By Carol Glatz
VATICAN CITY (CNS) – During this year dedicated to the younger generations, Pope Francis asked that the meditations for his Good Friday service be written by young people.
Twelve young women and three young men between the ages of 16 and 28 wrote the reflections and prayers that will be read March 30 during the Stations of the Cross at Rome’s Colosseum – an event attended by the pope and thousands of pilgrims, and one seen by potentially millions of television and online viewers.
The pope is giving more than a voice to the voiceless; he’s giving them an actual world stage.
The man coordinating the unusual papal assignment was Andrea Monda, a high school religion teacher in Rome, who tries to bring the existential periphery of religion class to the fore with his docu-style reality series, “Good morning, professor!” which is broadcast on the Italian bishops’ television channel, TV2000.
Monda looked for volunteers among his current and former students, and it just unintentionally happened that more women than men wanted to take the challenge, he told Credere, an Italian weekly magazine run by the Pauline Fathers.
“Perhaps it’s because we are more apt to get involved; new things don’t scare us. Boys overthink it too much,” said Cecilia Nardini, one of the many students who spoke to the magazine.
This unique opportunity shows just how much importance the pope places on having young people’s voices be heard, said Agnese Brunetti, 17.
Usually, she told Credere, “in our everyday life, we are given the cold shoulder a bit. In a conversation with adults, we know that our point of view won’t be considered very much.”
Sofia Russo, 18, said they had never written a meditation for prayerful reflection before and “there are people much more qualified to do it.”
“But,” she said, “perhaps the pope wanted to show that the church is also made up of simple people like us” and that it isn’t always necessary to be a theologian, rather, “it’s enough to have experienced Jesus’ love.”
Inspired By Christ’s Passion
Monda had the group sit down together and read all four Gospel accounts of Christ’s passion. He then asked them to visualize and feel part of each scene, and whichever of the 14 stations affected them the most would be the one they were assigned.
Greta Sandri, 18, said she was struck by the 11th station – Jesus is crucified – because an infuriated crowd had condemned him.
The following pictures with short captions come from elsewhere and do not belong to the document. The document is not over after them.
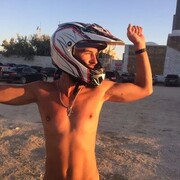  ,   Leo, 33 ,   ,   , c 
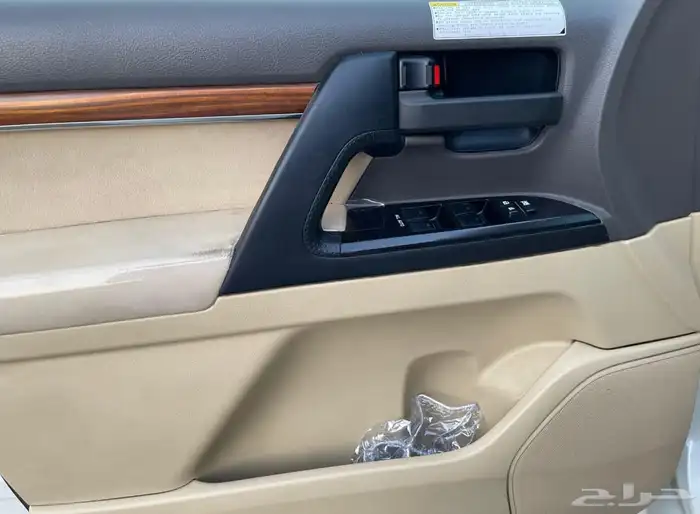 تويوتا لاندكروزر 2017 GXR فل سعودي 21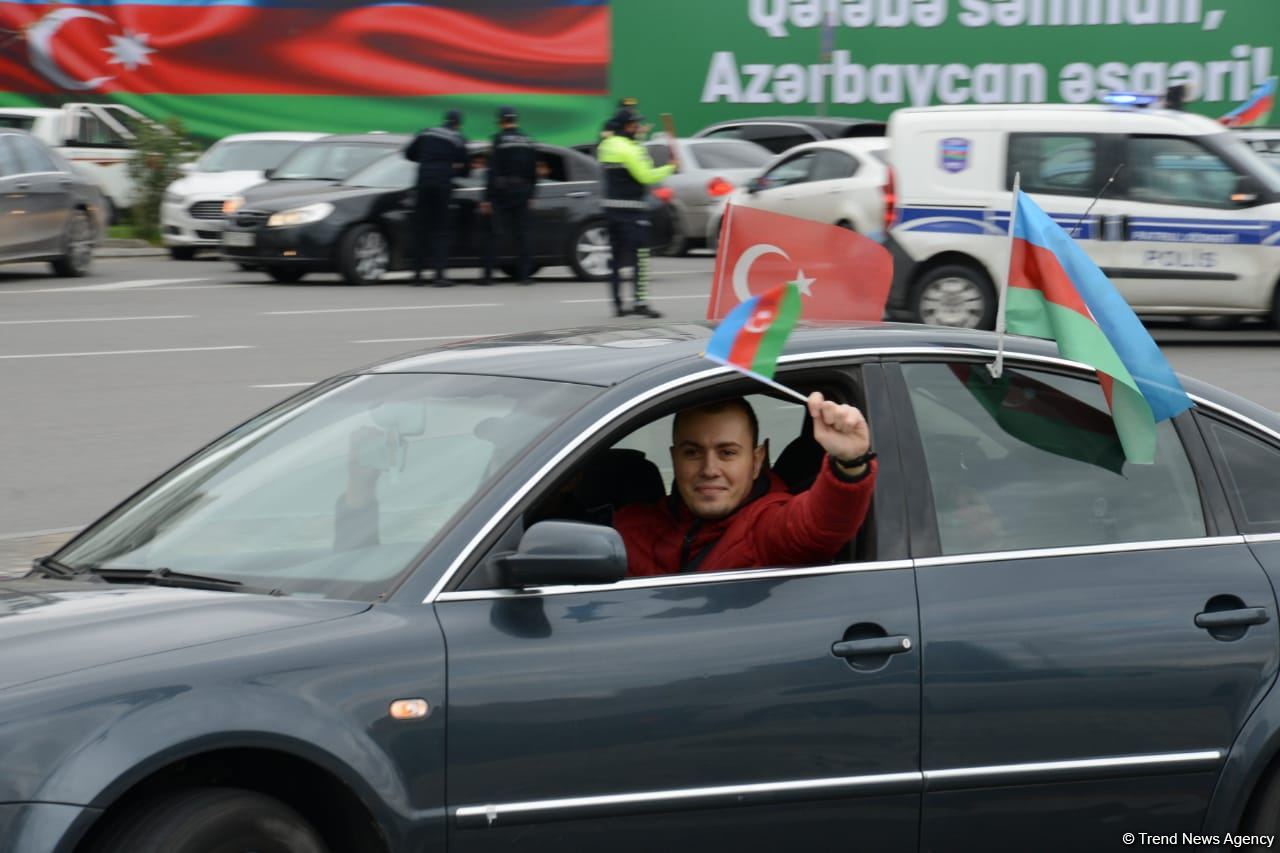 Bakıda Qələbə sevinci: Xalqımız Şuşanın azad olunmasını böyük coşqu ilə qeyd edir (FOTO/VİDEO)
Today’s social networks often see similar tragedies play out, she said in her mediation, with people “nailing other people’s every mistake without a chance of being pardoned.”
She prayed, in her meditation, for God to help “to free me from all the fears that, like nails, paralyze me and keep me away from the life that you wished and prepared for us.”
Maria Tagliaferri, who is studying nursing, and Margherita Di Marco, a sophomore philosophy major in college, wrote the second station together Jesus takes up His cross.
They said they were only a few years younger than Jesus, who today, they wrote, would still be considered a young man. And yet, he was able to take what life had to offer seriously and stick things out, knowing there was a “hidden and surprising” meaning behind it all, they wrote.
For them, on the other hand, “how many times have I rebelled against and
gotten angry at the responsibilities I received, that I felt were burdensome or unjust? You don’t do that,” they wrote, praying they, like Jesus, could learn to embrace their crosses and discover resurrection and glory in pain and suffering.
Russo, who wrote the eighth station – Jesus meets the women of Jerusalem – said Jesus interacting with the least, the marginalized and those, like women at the time, not deemed worthy of being addressed, made him “truly revolutionary.”
Jesus knew what suffering awaited the world, and His frank and direct warning to the women “hit me,” she wrote.
Today, so much effort is put into twisting words with a “a cold hypocrisy that hides and filters what we really want to say. Warnings are increasingly avoided and one prefers to leave others to their fate, not taking care to urge their well-being,” Russo wrote.
She added that Jesus speaks like a father whose intention is “correction, not judgment.”
For the 10th station – Jesus is stripped of his garments – Greta Giglio saw in Jesus, “a young migrant, his body destroyed, arriving in a too often cruel place,” exploited by people ready to strip away everything he has for their own benefit.
Francesco Porceddu, 17, who wrote the seventh station, said that when Jesus falls for the second time, he gets back up with love, not haughty pride.
Jesus knows “that at the end of the struggle there is paradise; you get back up to guide us there, to open the doors to your kingdom,” he wrote. His prayer was for all young people to hear Jesus’ message of humility and be guided by Jesus and His love.